Vous souhaitez des exemples? Les dépenses de la Ville lors de campagnes de votations cantonales ou fédérales sur des sujets sensibles opposants la gauche à l'UDC; le financement d'une campagne contre police unique, le financement d'émissions de télévision célébrant la splendeur de la Municipalité de Lausanne, ou le projet de lancement d'une chaîne de télévision électorale locale (le bien nommé projet « TéléBrelaz »).

En mal de couverture médiatique, ces élus, peu enclins à se remettre en question, abusent de leur position pour mener des campagnes médiatiques aux frais du contribuable, une technique qui rappelle les méthodes d'un certain Monsieur Berlusconi.

Relevons aussi cette motion urgente, déposée par la gauche au Conseil communal, qui demande la mobilisation de l'électorat de nationalité étrangère par une information ciblée sur les droits politiques, et sans doute aussi sur la «juste pensée», alors même que cette démarche devrait être le fait des électeurs eux-mêmes, et des partis politiques.

L'UDC s'oppose à ces vastes actions partisanes de recrutement de votes et d'électeurs mises en œuvre par la Municipalité, et payées avec l'argent du contribuable.

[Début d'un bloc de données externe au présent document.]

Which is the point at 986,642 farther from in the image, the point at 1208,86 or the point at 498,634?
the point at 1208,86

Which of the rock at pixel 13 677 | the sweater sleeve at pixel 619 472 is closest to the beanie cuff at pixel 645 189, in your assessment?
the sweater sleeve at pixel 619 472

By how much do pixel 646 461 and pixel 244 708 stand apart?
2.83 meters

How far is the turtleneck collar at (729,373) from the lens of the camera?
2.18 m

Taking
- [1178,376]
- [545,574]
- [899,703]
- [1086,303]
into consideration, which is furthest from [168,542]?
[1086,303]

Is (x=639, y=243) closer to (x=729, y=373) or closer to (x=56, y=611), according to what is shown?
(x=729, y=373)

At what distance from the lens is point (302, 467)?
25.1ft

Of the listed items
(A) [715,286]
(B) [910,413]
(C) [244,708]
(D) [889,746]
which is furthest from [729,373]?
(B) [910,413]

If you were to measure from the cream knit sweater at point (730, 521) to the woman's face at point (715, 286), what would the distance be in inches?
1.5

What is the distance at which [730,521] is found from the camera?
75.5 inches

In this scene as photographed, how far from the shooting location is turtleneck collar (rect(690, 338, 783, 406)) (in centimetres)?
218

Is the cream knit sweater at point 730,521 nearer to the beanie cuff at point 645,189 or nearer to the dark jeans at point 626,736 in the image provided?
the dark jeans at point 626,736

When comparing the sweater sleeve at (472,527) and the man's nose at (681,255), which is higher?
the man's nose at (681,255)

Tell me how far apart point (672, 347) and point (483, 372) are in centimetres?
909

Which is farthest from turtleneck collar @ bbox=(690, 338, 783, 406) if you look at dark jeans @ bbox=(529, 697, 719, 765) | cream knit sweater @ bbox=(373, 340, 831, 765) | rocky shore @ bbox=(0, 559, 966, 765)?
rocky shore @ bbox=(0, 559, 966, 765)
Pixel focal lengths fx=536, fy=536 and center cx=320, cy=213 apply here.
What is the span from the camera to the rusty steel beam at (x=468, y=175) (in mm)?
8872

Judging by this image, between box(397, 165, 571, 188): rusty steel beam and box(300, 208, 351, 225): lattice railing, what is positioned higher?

Aujourd'hui, il est nécessaire de garantir concrètement la liberté de réunion et d'expression de tous les acteurs politiques lausannois. Il est aussi impératif de proscrire toute censure politique, notamment en matière d'affichage et enfin il est indispensable d'interdire les dépenses publiques qui servent à financer directement ou indirectement des campagnes de votation ou des campagnes électorales. Sans une telle volonté politique, la Ville de Lausanne va basculer dans l'arbitraire et engager l'argent du contribuable pour forger l'opinion publique en faveur de la majorité en place. Heureusement l'électeur sait faire la part des choses !

 

01/12/2010

Dans notre démocratie, la liberté politique des uns ne s'arrête-t-elle pas simplement là où commence celle des autres ?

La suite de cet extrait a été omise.